### Extract to read:
Fact Check: U.S. NOT 'Sneakily' Using Coronavirus As Cover to Pass Bill; Uncertain If It 'Will Stop End-To-End Encryption, Allow Officials To See All Private Messages, Listen To All Calls'

Fact Check

  • by: Alexis Tereszcuk

STORY UPDATED: check for updates below.

Fact Check: U.S. NOT 'Sneakily' Using Coronavirus As Cover to Pass Bill; Uncertain If It 'Will Stop End-To-End Encryption, Allow Officials To See All Private Messages, Listen To All Calls' Uncertainty

Is the U.S. government using the cover of the coronavirus pandemic to remove end-to-end encryption so officials would be able to listen to everyone's calls and see everyone's private messages? No, that does not appear to be the case: A controversial bill -- one that has been made public and is the subject of much attention and debate -- has been introduced in the Senate that proposes to strip companies of immunity in cases where child-pornography materials are posted on their platforms. Exceptions would apply if companies comply with an as-yet-developed "best practices" order. Because these "best practices" aren't defined yet, activists are claiming it might lead to companies ending end-to-end encryption or enabling backdoors to allow authorities to listen in on messages and calls in order to keep their own immunity from lawsuits intact.

### Task set:
1 > Summarize the fact check in two sentences.
2 > Print the part of the fact check between "Is the U.S." and "from lawsuits intact.", inclusive.
3 > Proceed with the fact check about the Senate bill and encryption, continuing from where it stops.
You can do this without the data that follows the fact check.

### Supplied material:

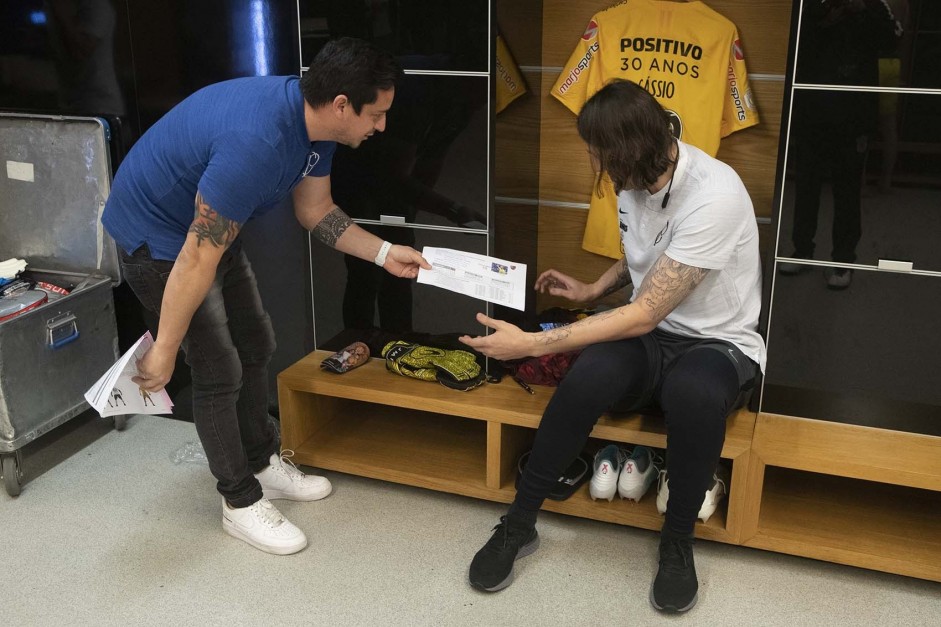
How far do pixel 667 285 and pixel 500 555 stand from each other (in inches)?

### Your responses:
1 > The fact check finds that the U.S. government does not appear to be using the coronavirus pandemic as cover to remove end-to-end encryption so officials could see private messages and listen to calls. Instead, a publicly debated Senate bill would strip companies of immunity when child-pornography material is posted on their platforms unless they comply with "best practices" not yet defined, which activists claim might lead companies to end end-to-end encryption or enable backdoors.

2 >
Is the U.S. government using the cover of the coronavirus pandemic to remove end-to-end encryption so officials would be able to listen to everyone's calls and see everyone's private messages? No, that does not appear to be the case: A controversial bill -- one that has been made public and is the subject of much attention and debate -- has been introduced in the Senate that proposes to strip companies of immunity in cases where child-pornography materials are posted on their platforms. Exceptions would apply if companies comply with an as-yet-developed "best practices" order. Because these "best practices" aren't defined yet, activists are claiming it might lead to companies ending end-to-end encryption or enabling backdoors to allow authorities to listen in on messages and calls in order to keep their own immunity from lawsuits intact.

3 >
Posts such as this one (archived here) from March 18, 2020, on Facebook by Ben Stone, slam the bill -- which is called The EARN IT Act: Holding the Tech Industry Accountable in the Fight Against Online Child Sexual Exploitation.

This is how the post read:

While all of the COVID-19 news has been going on, the US government has been sneakily trying to remove end-to-end encryption, and it's been working its way through Congress. If this passes, the government will be able to see all of your messages and listen to all of your calls [have not verified that last part yet], essentially removing all privacy from your conversations. Repost this to spread the message far and wide, even if you don't live in the US."

This is what the post looked like on Facebook at the time of writing:

EARN IT stands for Eliminating Abusive and Rampant Neglect of Interactive Technologies.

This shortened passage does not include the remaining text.